:: What the task asks ::
May I have, exactly as written, the line containing "class: Mammalia" and every line after it through the end of the listing below, and nothing else?

:: Exercise data ::
++++++++

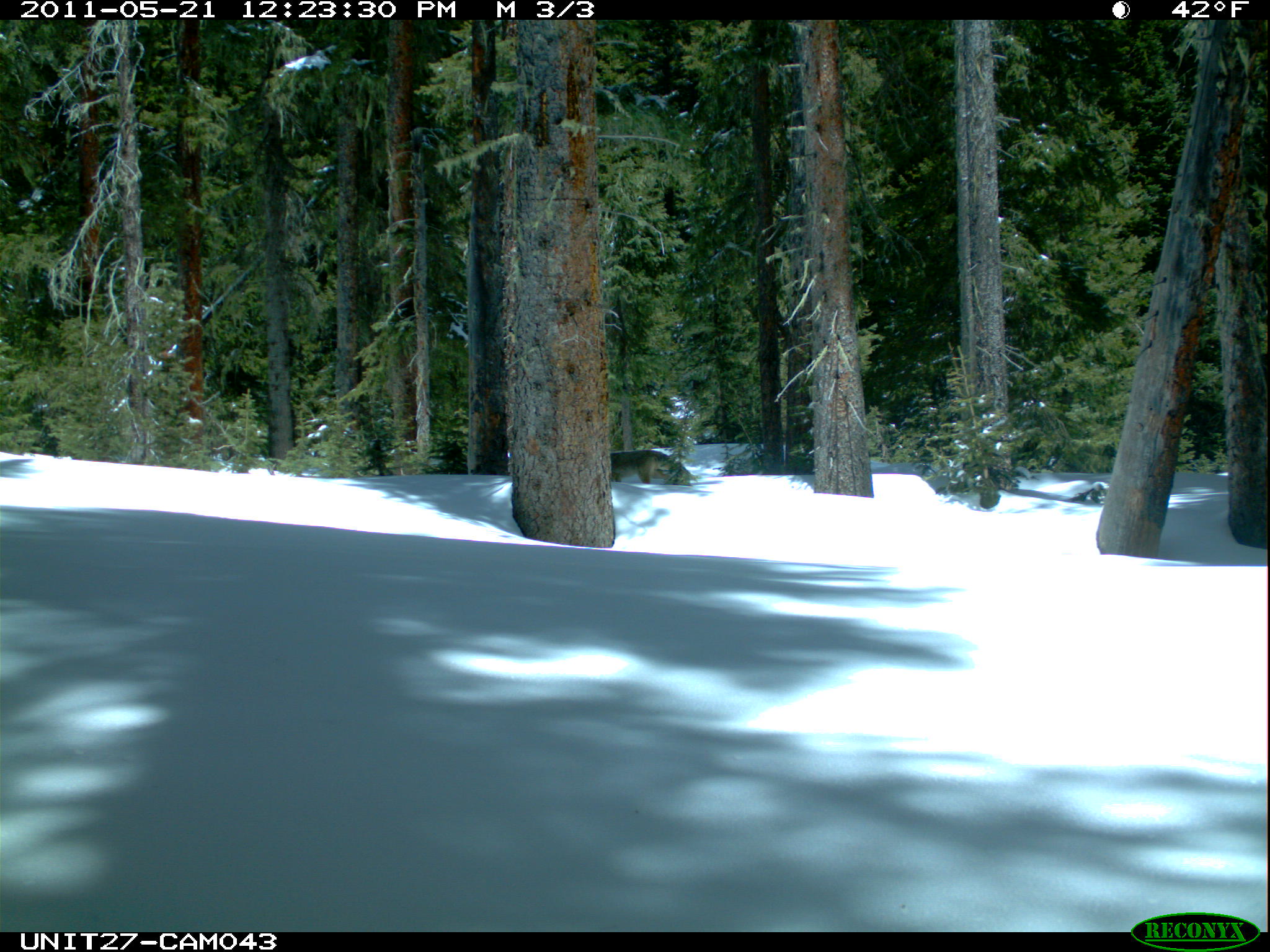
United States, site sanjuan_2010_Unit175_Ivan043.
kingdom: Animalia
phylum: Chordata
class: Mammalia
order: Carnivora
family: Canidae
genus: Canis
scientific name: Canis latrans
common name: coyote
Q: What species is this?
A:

++++++++

:: Answer for this exercise ::
class: Mammalia
order: Carnivora
family: Canidae
genus: Canis
scientific name: Canis latrans
common name: coyote
Q: What species is this?
A:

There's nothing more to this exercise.